▶ **PROBLEM TO SOLVE**
Copy the lines below word for word, leaving out the pictures.
──────────
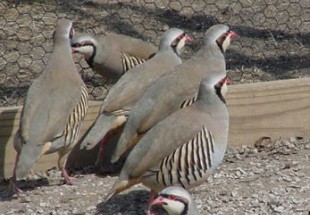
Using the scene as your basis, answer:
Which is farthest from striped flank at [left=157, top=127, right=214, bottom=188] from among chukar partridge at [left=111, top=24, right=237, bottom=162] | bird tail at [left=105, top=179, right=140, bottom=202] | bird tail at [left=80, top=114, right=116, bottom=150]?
bird tail at [left=80, top=114, right=116, bottom=150]

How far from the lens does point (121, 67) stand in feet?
19.7

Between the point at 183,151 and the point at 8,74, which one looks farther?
the point at 8,74

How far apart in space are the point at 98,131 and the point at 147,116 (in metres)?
0.28

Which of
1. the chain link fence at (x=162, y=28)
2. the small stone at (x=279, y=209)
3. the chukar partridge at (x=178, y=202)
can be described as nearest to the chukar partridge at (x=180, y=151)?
the small stone at (x=279, y=209)

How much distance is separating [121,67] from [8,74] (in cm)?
101

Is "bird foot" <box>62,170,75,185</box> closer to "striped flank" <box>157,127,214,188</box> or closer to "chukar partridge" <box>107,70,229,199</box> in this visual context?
"chukar partridge" <box>107,70,229,199</box>

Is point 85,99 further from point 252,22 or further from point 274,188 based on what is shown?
point 252,22

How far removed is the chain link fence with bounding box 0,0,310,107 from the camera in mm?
6707

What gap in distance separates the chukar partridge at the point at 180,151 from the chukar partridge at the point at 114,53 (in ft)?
3.97

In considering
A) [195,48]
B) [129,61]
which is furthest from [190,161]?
[195,48]

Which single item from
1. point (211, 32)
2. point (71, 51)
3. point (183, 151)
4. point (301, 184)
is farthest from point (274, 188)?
point (71, 51)

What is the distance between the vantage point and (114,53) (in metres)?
5.97

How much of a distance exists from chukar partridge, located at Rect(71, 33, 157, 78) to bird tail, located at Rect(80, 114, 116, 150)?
0.75m

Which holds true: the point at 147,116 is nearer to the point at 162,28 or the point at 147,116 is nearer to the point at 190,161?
the point at 190,161
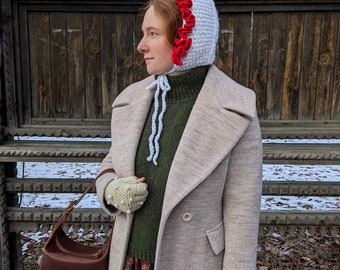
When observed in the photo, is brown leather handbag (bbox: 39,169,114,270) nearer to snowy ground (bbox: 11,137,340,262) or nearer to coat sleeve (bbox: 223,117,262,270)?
coat sleeve (bbox: 223,117,262,270)

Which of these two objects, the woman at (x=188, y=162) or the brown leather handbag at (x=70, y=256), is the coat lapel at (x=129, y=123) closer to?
the woman at (x=188, y=162)

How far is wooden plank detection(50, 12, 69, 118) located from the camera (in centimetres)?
285

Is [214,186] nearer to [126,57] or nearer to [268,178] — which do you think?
[126,57]

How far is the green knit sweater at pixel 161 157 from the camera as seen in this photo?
1670mm

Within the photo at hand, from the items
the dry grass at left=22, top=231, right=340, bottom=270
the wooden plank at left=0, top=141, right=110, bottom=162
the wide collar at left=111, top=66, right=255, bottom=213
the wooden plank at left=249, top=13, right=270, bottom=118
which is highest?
the wooden plank at left=249, top=13, right=270, bottom=118

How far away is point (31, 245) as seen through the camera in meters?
4.38

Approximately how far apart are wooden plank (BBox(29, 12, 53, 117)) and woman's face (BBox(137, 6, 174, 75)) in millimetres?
1468

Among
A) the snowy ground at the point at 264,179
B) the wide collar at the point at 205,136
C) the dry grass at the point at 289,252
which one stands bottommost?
the dry grass at the point at 289,252

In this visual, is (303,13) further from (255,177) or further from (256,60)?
(255,177)

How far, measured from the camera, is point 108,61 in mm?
2896

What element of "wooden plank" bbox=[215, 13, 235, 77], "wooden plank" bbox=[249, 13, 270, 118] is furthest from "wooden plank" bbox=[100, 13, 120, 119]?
"wooden plank" bbox=[249, 13, 270, 118]

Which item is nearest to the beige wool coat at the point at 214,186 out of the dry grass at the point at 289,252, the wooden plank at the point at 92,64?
the wooden plank at the point at 92,64

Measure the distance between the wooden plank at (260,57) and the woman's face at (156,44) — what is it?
139cm

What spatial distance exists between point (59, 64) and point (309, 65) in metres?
1.75
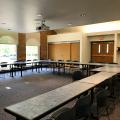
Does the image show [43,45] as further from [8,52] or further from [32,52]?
[8,52]

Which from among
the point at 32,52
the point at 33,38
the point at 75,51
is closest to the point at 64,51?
the point at 75,51

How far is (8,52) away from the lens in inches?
400

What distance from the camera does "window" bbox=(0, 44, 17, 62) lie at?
970 centimetres

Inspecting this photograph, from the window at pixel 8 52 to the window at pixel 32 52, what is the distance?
3.75 feet

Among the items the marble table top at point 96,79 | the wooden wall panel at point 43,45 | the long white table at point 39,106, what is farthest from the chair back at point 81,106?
the wooden wall panel at point 43,45

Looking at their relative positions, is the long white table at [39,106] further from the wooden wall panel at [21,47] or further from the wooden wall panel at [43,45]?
the wooden wall panel at [43,45]

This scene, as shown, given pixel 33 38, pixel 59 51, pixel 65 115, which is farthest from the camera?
pixel 59 51

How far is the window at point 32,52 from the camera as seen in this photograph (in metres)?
11.4

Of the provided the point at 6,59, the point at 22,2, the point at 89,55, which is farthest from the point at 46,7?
the point at 89,55

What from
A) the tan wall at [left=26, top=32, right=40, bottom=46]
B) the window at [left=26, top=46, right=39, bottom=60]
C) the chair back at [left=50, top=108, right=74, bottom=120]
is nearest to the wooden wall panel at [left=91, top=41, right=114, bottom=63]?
the tan wall at [left=26, top=32, right=40, bottom=46]

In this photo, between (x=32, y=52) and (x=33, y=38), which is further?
(x=32, y=52)

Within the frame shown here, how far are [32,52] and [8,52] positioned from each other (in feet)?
7.10

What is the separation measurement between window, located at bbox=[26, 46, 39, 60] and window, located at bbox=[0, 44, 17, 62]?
──────────
▶ **THE RESPONSE**
Using the scene as your basis, answer:
Which is farthest from striped flank at [left=157, top=127, right=214, bottom=188] from among chukar partridge at [left=111, top=24, right=237, bottom=162] | bird tail at [left=105, top=179, right=140, bottom=202] | bird tail at [left=80, top=114, right=116, bottom=150]?
bird tail at [left=80, top=114, right=116, bottom=150]

How far from the lens does point (121, 67) stand in feet?
19.7

Between the point at 183,151 and the point at 8,74, which one looks farther?
the point at 8,74

How far apart in space are the point at 98,131 and the point at 147,116 (in metres)?
0.28

Which of
1. the chain link fence at (x=162, y=28)
2. the small stone at (x=279, y=209)
3. the chukar partridge at (x=178, y=202)
can be described as nearest to the chukar partridge at (x=180, y=151)?
the small stone at (x=279, y=209)

How much distance is separating [121,67] from [8,74] (in cm)?
101

Is "bird foot" <box>62,170,75,185</box> closer to "striped flank" <box>157,127,214,188</box> or closer to "chukar partridge" <box>107,70,229,199</box> in this visual context?
"chukar partridge" <box>107,70,229,199</box>

Is point 85,99 further from point 252,22 or further from point 274,188 based on what is shown?
point 252,22

How far removed is the chain link fence with bounding box 0,0,310,107 from the camera in mm?
6707

What gap in distance separates the chukar partridge at the point at 180,151 from the chukar partridge at the point at 114,53 (in ft)?
3.97

In considering
A) [195,48]
B) [129,61]
which is furthest from [190,161]?
[195,48]

Which single item from
1. point (211, 32)
2. point (71, 51)
3. point (183, 151)
4. point (301, 184)
is farthest from point (274, 188)?
point (71, 51)

What is the distance between the vantage point and (114,53) (in metres)?
5.97

How much of a distance exists from chukar partridge, located at Rect(71, 33, 157, 78) to bird tail, located at Rect(80, 114, 116, 150)?
0.75m

Which holds true: the point at 147,116 is nearer to the point at 162,28 or the point at 147,116 is nearer to the point at 190,161?
the point at 190,161
When observed in the photo, is brown leather handbag (bbox: 39,169,114,270) nearer to snowy ground (bbox: 11,137,340,262) or nearer to coat sleeve (bbox: 223,117,262,270)?
coat sleeve (bbox: 223,117,262,270)

Which of these two objects, the woman at (x=188, y=162) or the brown leather handbag at (x=70, y=256), is the coat lapel at (x=129, y=123) closer to?
the woman at (x=188, y=162)

How far is wooden plank detection(50, 12, 69, 118) located from the camera (in centimetres)?
285

Is [214,186] nearer to [126,57] or nearer to [268,178] — which do you think?
[126,57]

How far is the green knit sweater at pixel 161 157 from the camera as seen in this photo?
1670mm

Within the photo at hand, from the items
the dry grass at left=22, top=231, right=340, bottom=270
the wooden plank at left=0, top=141, right=110, bottom=162
the wide collar at left=111, top=66, right=255, bottom=213
the wooden plank at left=249, top=13, right=270, bottom=118
which is highest?
the wooden plank at left=249, top=13, right=270, bottom=118

How far away is point (31, 245) as seen through the camera in meters?
4.38

Approximately how far apart are wooden plank (BBox(29, 12, 53, 117)) and woman's face (BBox(137, 6, 174, 75)) in millimetres?
1468

Among
A) the snowy ground at the point at 264,179
B) the wide collar at the point at 205,136
C) the dry grass at the point at 289,252
which one stands bottommost?
the dry grass at the point at 289,252

In this visual, is (303,13) further from (255,177) or further from (256,60)?
(255,177)

How far, measured from the camera, is point 108,61 in mm?
2896

What element of "wooden plank" bbox=[215, 13, 235, 77], "wooden plank" bbox=[249, 13, 270, 118] is furthest from "wooden plank" bbox=[100, 13, 120, 119]?
"wooden plank" bbox=[249, 13, 270, 118]

Which item is nearest to the beige wool coat at the point at 214,186 out of the dry grass at the point at 289,252, the wooden plank at the point at 92,64?
the wooden plank at the point at 92,64

Measure the distance between the wooden plank at (260,57) and the woman's face at (156,44) — what is it?
139cm

What spatial distance exists between point (59, 64) and point (309, 65) in metres?
1.75
Does the image show [43,45] as further from [8,52] or further from [32,52]?
[8,52]

Which from among
the point at 32,52
the point at 33,38
the point at 75,51
is closest to the point at 64,51?
the point at 75,51

How far is (8,52) away from the lens in inches?
400

What distance from the camera does "window" bbox=(0, 44, 17, 62) lie at?
970 centimetres

Inspecting this photograph, from the window at pixel 8 52 to the window at pixel 32 52, what is the distance?
3.75 feet

Among the items the marble table top at point 96,79 | the wooden wall panel at point 43,45 | the long white table at point 39,106, what is farthest from the chair back at point 81,106?
the wooden wall panel at point 43,45

Looking at their relative positions, is the long white table at [39,106] further from the wooden wall panel at [21,47] or further from the wooden wall panel at [43,45]?
the wooden wall panel at [43,45]

This scene, as shown, given pixel 33 38, pixel 59 51, pixel 65 115, which is farthest from the camera?
pixel 59 51

How far is the window at point 32,52 from the camera as seen in this photograph (in metres)?
11.4

Of the provided the point at 6,59, the point at 22,2, the point at 89,55, which is farthest from the point at 46,7?
the point at 89,55

What from
A) the tan wall at [left=26, top=32, right=40, bottom=46]
B) the window at [left=26, top=46, right=39, bottom=60]
C) the chair back at [left=50, top=108, right=74, bottom=120]
is nearest to the wooden wall panel at [left=91, top=41, right=114, bottom=63]?
the tan wall at [left=26, top=32, right=40, bottom=46]

In this photo, between (x=32, y=52) and (x=33, y=38), which is further?
(x=32, y=52)

Within the frame shown here, how far are [32,52] and [8,52] positioned from each other (in feet)?
7.10

What is the separation measurement between window, located at bbox=[26, 46, 39, 60] and window, located at bbox=[0, 44, 17, 62]?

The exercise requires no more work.